The Monks had come here from their stronghold in the western part of downtown to exact a tax or tribute from the people of this ville. Just by looking at them, a person could tell that, though they were far from well-off, the folks here weren’t scuffling for survival.
They didn’t have enough surplus, though, to meet the Monks’ demands for payment with open hands and open hearts. Especially since the Felonious Monks were not above conscripting some of them to haul their own plundered goods back to the Monks’ core realm on carts or their own bent backs.
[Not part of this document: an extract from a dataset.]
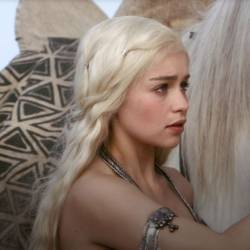 Game-of-Thrones-Emilia-Clarke-Daenerys-Targaryen.jpg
People scattered where the Monks advanced, silent, grim, certain. Some snagged up chickens and barking dogs before scuttling to safety. The ville folk would not refuse the interlopers’ demands. They didn’t dare even think of resisting them. They lacked substantial weapons or the skill to use them.
Nor was it easy or wise to fight the Monks. They were well equipped for the task themselves, experienced, tough and brave. They were known for following a code of honor as stringent as the Angels’ own. And like their rivals, they refused to indulge in cruelty for its own sake.
But that didn’t mean they treated enemies or resisters with studied kindness. They made it a practice to treat others as sternly and uncompromisingly as they were said to treat themselves. They might not be sadistic. But they believed in being
decisive.
That the hagglers and vendors abandoned their tasks, and their wares, to run for cover didn’t seem to surprise the Monks. If they noticed there were far fewer people abroad in the makeshift market this morning than usual, their impassive faces showed no sign.
They strode on, toward the head-woman’s residence, not far from where J.B. waited.
Right into the kill zone.
J.B. held an initiator in his right hand. It had been provided by the DPD, along with certain other gear. He clicked open the cover and pressed the button with his thumb.
The room immediately to the right of him, separated by an intact and solid brick wall, erupted in noise, a flash and a billow of smoke as a pound of black powder lit off. It blew a couple of pounds of random scrap metal, like bent screws and old nails, with some busted glass thrown in for good measure, into the faces of the Felonious Monks.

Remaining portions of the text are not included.